We setup the experiment based upon NYU Depth V2 datasets [35], which is one of the largest RGB-D image datasets for indoor scene reconstruction. The raw dataset consists of 1449 RGB images with detailed object labels and annotattions with physical relations. Comprising 464 different indoor scenes and classified by 26 scene classes, those images are captured from a variety of buildings in modern cities. NYU Depth V2 dataset is significantly larger and more diverse than another similar Kinect scene dataset – NYU indoor scene dataset, which has limited diversity with only 67 scenes. In order to reduce the chances of overfitting, we shuffle the entire dataset. During the training process, only 800 images of the raw distribution are required. Then we take 200 images to execute the validation test and test our network with 449 images.

4.2 Training Procedure

In our network, we are committed to the universality of the structure. Since the image dataset will not generate any additional processing, our proposed network can be simply applied on other datasets.

Our network is implemented on Keras library running on top of Tensorflow. We train the network in two phases and use the GPU acceleration to speed up the training. First, dilated convolution layers and fully connected layers in the coarse-scale network are pretrained on the NYU Depth V2 training dataset. During this process, the parameters stay identical. Second, the coarse stage outputs concatenated with the edge features of input images are referred as the input images of the fine-scale stage. The convolutional layers in the fine-scale network refine the coarse prediction by aligning it with the detailed information in a local scene.

To make a fair comparison with the performance of traditional VGG-16 framework, two frameworks are both trained on NYU Depth V2 dataset. And they generate output images with the same size, 80×60 for each. The size of input image in VGG-16 framework is 320×240 and the size of input image in our proposed dilated fully convolutional network is 80×60. We refer to stochastic gradient descent (SGD) as the optimizer with the mini-batch size of 16 in the experiment. And we set the learning rate as 0.1 and the momentum as 0.9 for both global coarse-scale stage and local fine-scale stage.

5. Experiment Results and Analysis

5.1 Parameters Comparison

Fig. 3 demonstrates the effectiveness of dilated convolutions on decreasing the amount of parameters. ”Total params” in (a) and (c) represents the amount of total parameters of the coarse-scale stage based on VGG-16 network and our proposed network respectively. (a) and (d) present the total parameters in the whole framework of VGG-16 network and our proposed architecture. Since the coarsescale network is more complex with more layers than the fine-scale network, majority of parameters are generated from the coarse-scale stage, which can be observed from the comparison between total parameters in (a) and (c).

Figure 3: Comparison on the scale of parameters generated in CNN. (a) and (c) present the number of total parameters in the coarse-scale stage (Stack 1) and the whole framework based on VGG-16 network, (b) and (d) present the number of total parameters in the coarse-scale stage (Stack 1) and the whole framework based on our proposed network.

The experimental results demonstrate that our proposed network achieves over seven times reduction of the parameters amount both in the coarse-scale stage and the whole framework compared with the conventional VGG-16 network. Thus our proposed network can liberate considerable computation resources during the training process, which benefits from the significant parameters reduction. Besides, the limited scale of parameters makes the proposed network a viable candidate to be applied to other embedded architectures.

### [GIVEN REQUEST 1]
Turn the rows from the line with "Observing this picture, is" to the line with "153 centimetres" into a numbered list, leaving out blank lines.
The rows have no connection to the passage about the depth estimation experiments.

Rows on spatial positioning:
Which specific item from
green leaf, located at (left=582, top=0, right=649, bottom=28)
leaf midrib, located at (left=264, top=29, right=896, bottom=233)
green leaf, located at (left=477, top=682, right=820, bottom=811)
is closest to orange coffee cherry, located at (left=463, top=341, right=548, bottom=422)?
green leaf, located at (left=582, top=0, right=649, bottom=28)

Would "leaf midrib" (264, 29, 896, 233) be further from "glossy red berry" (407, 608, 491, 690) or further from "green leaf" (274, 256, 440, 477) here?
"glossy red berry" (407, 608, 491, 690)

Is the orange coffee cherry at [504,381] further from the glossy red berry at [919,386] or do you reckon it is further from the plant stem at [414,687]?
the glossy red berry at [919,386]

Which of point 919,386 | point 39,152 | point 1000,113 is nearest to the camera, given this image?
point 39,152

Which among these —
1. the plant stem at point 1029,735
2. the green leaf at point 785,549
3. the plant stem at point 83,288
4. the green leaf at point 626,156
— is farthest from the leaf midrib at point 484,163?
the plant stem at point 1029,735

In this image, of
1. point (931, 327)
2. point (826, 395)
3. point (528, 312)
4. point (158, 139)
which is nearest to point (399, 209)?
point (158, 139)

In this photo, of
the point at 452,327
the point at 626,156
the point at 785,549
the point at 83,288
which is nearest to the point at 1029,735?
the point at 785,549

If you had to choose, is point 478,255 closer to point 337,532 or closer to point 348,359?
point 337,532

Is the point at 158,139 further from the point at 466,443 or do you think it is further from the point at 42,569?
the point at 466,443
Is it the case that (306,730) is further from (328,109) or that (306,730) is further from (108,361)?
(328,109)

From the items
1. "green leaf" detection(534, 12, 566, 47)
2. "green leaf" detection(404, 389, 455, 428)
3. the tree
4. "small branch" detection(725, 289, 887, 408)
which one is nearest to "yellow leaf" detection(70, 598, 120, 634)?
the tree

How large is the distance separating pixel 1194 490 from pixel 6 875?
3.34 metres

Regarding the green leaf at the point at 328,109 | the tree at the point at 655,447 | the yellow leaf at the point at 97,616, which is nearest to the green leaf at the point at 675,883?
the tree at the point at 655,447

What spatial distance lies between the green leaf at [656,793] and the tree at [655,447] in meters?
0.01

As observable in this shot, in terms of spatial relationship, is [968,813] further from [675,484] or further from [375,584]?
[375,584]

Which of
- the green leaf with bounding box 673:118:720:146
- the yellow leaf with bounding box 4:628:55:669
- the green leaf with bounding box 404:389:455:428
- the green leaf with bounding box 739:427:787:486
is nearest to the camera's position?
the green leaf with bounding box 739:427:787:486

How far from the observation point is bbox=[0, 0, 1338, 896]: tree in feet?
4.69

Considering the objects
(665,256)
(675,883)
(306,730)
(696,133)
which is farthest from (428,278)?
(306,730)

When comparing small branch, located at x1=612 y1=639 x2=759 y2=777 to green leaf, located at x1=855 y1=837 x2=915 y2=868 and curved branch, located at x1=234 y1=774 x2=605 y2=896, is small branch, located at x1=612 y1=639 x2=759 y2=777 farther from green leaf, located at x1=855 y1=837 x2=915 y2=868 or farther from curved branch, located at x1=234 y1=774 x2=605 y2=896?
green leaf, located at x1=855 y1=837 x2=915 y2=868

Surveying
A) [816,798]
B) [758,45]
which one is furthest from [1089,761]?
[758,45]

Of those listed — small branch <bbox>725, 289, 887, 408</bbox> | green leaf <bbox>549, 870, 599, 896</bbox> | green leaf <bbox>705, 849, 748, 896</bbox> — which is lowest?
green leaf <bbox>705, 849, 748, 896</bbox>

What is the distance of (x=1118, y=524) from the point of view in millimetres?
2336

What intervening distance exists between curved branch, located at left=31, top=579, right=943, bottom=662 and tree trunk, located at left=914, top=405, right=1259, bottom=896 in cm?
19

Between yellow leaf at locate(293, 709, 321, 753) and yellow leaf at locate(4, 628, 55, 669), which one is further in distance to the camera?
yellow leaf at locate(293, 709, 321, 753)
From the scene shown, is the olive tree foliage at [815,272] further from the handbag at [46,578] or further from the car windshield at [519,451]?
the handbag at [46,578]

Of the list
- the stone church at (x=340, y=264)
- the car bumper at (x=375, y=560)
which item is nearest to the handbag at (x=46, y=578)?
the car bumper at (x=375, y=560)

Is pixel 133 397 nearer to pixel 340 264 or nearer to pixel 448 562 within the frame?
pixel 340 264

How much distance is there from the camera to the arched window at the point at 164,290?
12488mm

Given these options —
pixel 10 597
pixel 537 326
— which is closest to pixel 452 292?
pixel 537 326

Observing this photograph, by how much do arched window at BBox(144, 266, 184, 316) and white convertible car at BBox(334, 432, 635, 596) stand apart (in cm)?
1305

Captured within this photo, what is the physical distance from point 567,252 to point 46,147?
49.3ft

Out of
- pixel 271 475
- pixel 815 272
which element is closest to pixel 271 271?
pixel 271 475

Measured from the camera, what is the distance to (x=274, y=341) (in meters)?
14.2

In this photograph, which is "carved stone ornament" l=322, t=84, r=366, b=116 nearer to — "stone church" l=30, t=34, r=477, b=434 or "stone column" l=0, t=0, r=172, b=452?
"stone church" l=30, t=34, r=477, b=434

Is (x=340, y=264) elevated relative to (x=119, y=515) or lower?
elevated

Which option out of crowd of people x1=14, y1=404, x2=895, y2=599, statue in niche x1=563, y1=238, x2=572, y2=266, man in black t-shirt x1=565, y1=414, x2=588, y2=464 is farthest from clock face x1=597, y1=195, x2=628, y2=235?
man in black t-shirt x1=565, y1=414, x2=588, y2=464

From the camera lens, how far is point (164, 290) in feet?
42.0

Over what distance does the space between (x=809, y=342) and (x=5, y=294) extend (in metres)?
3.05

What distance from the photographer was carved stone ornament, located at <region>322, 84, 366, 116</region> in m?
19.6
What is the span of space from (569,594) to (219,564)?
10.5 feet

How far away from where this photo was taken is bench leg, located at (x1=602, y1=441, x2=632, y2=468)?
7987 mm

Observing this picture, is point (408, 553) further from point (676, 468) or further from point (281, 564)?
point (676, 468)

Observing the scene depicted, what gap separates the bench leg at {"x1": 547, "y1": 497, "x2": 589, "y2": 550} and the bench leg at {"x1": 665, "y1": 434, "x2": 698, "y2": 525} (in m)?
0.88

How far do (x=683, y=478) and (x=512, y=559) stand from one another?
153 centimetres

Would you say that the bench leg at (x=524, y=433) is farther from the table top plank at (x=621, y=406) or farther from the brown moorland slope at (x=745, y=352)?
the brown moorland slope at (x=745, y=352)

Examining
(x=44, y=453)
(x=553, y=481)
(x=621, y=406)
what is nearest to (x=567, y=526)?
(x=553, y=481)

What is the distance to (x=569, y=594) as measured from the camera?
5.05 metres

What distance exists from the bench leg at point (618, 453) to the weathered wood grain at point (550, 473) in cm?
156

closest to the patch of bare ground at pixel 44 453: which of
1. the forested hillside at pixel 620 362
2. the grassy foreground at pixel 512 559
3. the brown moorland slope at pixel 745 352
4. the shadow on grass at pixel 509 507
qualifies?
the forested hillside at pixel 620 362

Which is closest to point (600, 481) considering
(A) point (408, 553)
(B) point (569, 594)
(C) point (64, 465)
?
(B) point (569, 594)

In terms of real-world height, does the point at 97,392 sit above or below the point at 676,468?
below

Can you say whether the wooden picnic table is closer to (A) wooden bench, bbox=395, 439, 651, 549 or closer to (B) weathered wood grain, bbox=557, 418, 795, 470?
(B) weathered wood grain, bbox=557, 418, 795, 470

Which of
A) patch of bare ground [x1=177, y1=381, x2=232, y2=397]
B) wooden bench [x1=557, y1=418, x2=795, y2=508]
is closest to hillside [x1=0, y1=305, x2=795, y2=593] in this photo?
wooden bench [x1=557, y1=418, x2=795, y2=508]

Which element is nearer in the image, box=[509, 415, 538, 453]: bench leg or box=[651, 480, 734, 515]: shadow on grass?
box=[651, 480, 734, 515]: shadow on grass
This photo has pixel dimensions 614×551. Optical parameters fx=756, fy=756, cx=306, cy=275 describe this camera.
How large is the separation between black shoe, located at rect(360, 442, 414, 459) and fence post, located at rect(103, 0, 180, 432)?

### [GIVEN REQUEST 2]
Say whether each statement agrees with the passage on the depth estimation experiments, answering yes or no and quoting the deciding words: (a) the network is built with Keras on top of Tensorflow; (b) the learning rate is set to 0.9; (c) 449 images are used for the validation test.

### [WORKED SOLUTION 1]
1. Observing this picture, is point (408, 553) further from point (676, 468) or further from point (281, 564)?
2. point (676, 468)
3. Observing the scene depicted, what gap separates the bench leg at {"x1": 547, "y1": 497, "x2": 589, "y2": 550} and the bench leg at {"x1": 665, "y1": 434, "x2": 698, "y2": 525} (in m)?
4. 0.88
5. How far do (x=683, y=478) and (x=512, y=559) stand from one another?
6. 153 centimetres

### [WORKED SOLUTION 2]
(a) Yes: "Our network is implemented on Keras library running on top of Tensorflow."
(b) No: "we set the learning rate as 0.1 and the momentum as 0.9"
(c) No: "Then we take 200 images to execute the validation test and test our network with 449 images."